Gerade das Thema Aus- und Weiterbildung ist entscheidend für den langfristigen Erfolg der Wasserstoffwirtschaft in Namibia. Die Projekte vor Ort sollen viele Arbeitsplätze schaffen, vor allem für junge Namibierinnen und Namibier, von denen derzeit ein großer Teil keine Beschäftigung hat. Die Arbeitslosenquote in Namibia liegt laut aktuellen Schätzungen bei rund 37 Prozent. Allein das Hyphen-Projekt soll während der Bauphase etwa 15.000 Arbeitsplätze schaffen, ein Großteil davon für die lokale Bevölkerung. Die Qualifikation dieser Arbeitskräfte spielt daher eine zentrale Rolle und bietet konkrete Chancen für baden-württembergische Unternehmen im Aus- und Weiterbildungsbereich.
Auch darüber hinaus ist Namibia ein attraktiver Standort für deutsche Unternehmen. Das Land zeichnet sich durch politische Stabilität, eine gefestigte parlamentarische Demokratie, eine unabhängige Justiz sowie eine vergleichsweise gute Position bei Pressefreiheit und Korruptionswahrnehmung im afrikanischen Vergleich aus. Der Global African Hydrogen Summit hat zudem gezeigt, dass es viele talentierte und engagierte junge Fachkräfte in Namibia gibt, die die grüne Energiewende aktiv mitgestalten wollen.
Ein weiterer Standortvorteil ist der Tiefseehafen von Walvis Bay, der als potenzielles Exportterminal für Wasserstoffderivate eine wichtige Rolle spielt. Der Hafen ist bereits heute in der Lage, internationale Schifffahrtsrouten zu bedienen – was ihn zu einem strategischen Logistikstandort macht, auch im Hinblick auf europäische Lieferketten. In Verbindung mit den hervorragenden natürlichen Bedingungen für erneuerbare Energien ist Namibia somit ein äußerst attraktiver Partner für die globale Wasserstoffwirtschaft.
Fazit
Namibia hat das Potenzial, ein bedeutender Akteur auf dem globalen Markt für grünen Wasserstoff zu werden. Die Projekte im Land sind ambitioniert, technologisch innovativ und sozioökonomisch hochrelevant. Die baden-württembergische Wirtschaft kann dabei eine zentrale Rolle als Partner in der Umsetzung spielen – nicht nur beim Export und der Abnahme von Wasserstoff, sondern auch bei der Realisierung vor Ort.

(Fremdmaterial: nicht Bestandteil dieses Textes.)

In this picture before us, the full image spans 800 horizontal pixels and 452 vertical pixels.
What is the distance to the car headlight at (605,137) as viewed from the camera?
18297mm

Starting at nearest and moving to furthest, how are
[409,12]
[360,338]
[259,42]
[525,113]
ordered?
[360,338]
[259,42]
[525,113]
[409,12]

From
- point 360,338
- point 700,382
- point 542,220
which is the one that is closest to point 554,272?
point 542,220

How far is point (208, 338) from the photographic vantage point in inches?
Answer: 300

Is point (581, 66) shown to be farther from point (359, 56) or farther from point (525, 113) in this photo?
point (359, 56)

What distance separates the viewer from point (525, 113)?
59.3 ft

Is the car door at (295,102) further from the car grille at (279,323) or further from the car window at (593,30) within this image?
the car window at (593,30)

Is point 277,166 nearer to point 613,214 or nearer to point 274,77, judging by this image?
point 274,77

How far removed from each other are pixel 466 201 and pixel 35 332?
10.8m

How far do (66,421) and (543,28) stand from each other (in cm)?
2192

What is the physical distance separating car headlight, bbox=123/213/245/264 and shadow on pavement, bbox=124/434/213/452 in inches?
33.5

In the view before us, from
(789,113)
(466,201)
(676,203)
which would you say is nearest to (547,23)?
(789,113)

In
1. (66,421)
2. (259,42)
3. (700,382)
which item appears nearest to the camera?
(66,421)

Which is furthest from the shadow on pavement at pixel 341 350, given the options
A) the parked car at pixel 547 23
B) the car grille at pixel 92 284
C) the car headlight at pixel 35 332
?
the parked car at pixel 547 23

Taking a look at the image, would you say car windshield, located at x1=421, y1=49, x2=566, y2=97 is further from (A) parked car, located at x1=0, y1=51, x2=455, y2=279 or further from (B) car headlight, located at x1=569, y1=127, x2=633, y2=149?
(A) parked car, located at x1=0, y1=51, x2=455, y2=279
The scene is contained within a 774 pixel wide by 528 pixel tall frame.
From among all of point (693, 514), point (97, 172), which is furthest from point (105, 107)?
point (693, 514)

Für hiesige Unternehmen ergeben sich konkrete Geschäftschancen, insbesondere in den Bereichen (Energie-)Technologie, Maschinen- und Anlagenbau, Infrastruktur sowie in der Aus- und Weiterbildung lokaler Fachkräfte, die für den langfristigen Erfolg der Wasserstoffprojekte in Namibia unerlässlich ist.

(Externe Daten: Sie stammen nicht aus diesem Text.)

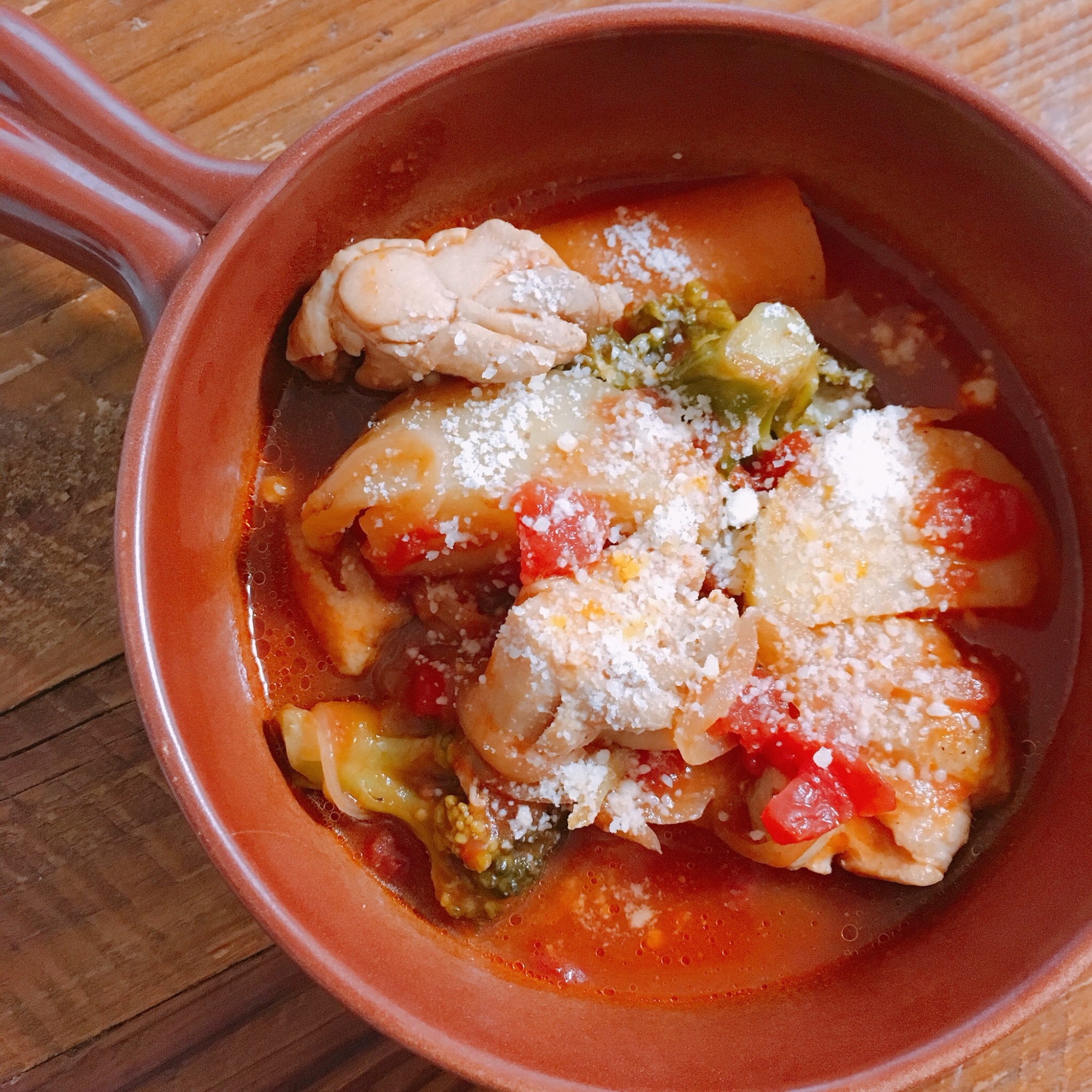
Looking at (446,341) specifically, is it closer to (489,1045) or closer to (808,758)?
(808,758)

Exkurs: Besuch des Unabhängigkeitsmuseums in Windhoek
Zum Abschluss der Delegationsreise bot sich den Teilnehmenden die Gelegenheit, das Unabhängigkeitsmuseum in Windhoek zu besuchen. Dies war ein Besuch, der tiefen Eindruck hinterließ. Besonders eindringlich wirkten die Ausstellungsstücke sowie die fachkundigen Ausführungen der namibischen Historikerin, die die Delegation durch die Realität der deutschen Kolonialherrschaft (1884 bis 1915) in Namibia führte.
Ein zentraler Punkt der Ausstellung ist der Völkermord an den Volksgruppen der Herero und Nama zwischen 1904 und 1908, bei dem nach Schätzungen bis zu 60.000 Herero und etwa 10.000 Nama systematisch getötet wurden. Diese dunkle Episode der deutschen Geschichte wird in dem Museum eindrucksvoll und ungeschönt dargestellt. Der Besuch war zugleich eine eindrückliche Mahnung an historische Verantwortung und an die bis heute unzureichende Auseinandersetzung mit der kolonialen Vergangenheit in Deutschland – sei es im öffentlichen Diskurs, in der schulischen Bildung oder in den Medien.
Echte Partnerschaften auf Augenhöhe setzen auch die Bereitschaft voraus, sich kritisch mit der eigenen Geschichte auseinanderzusetzen. Der Besuch des Museums unterstrich, wie zentral diese historische Reflexion für ein gegenseitiges Verständnis und einen respektvollen Dialog ist.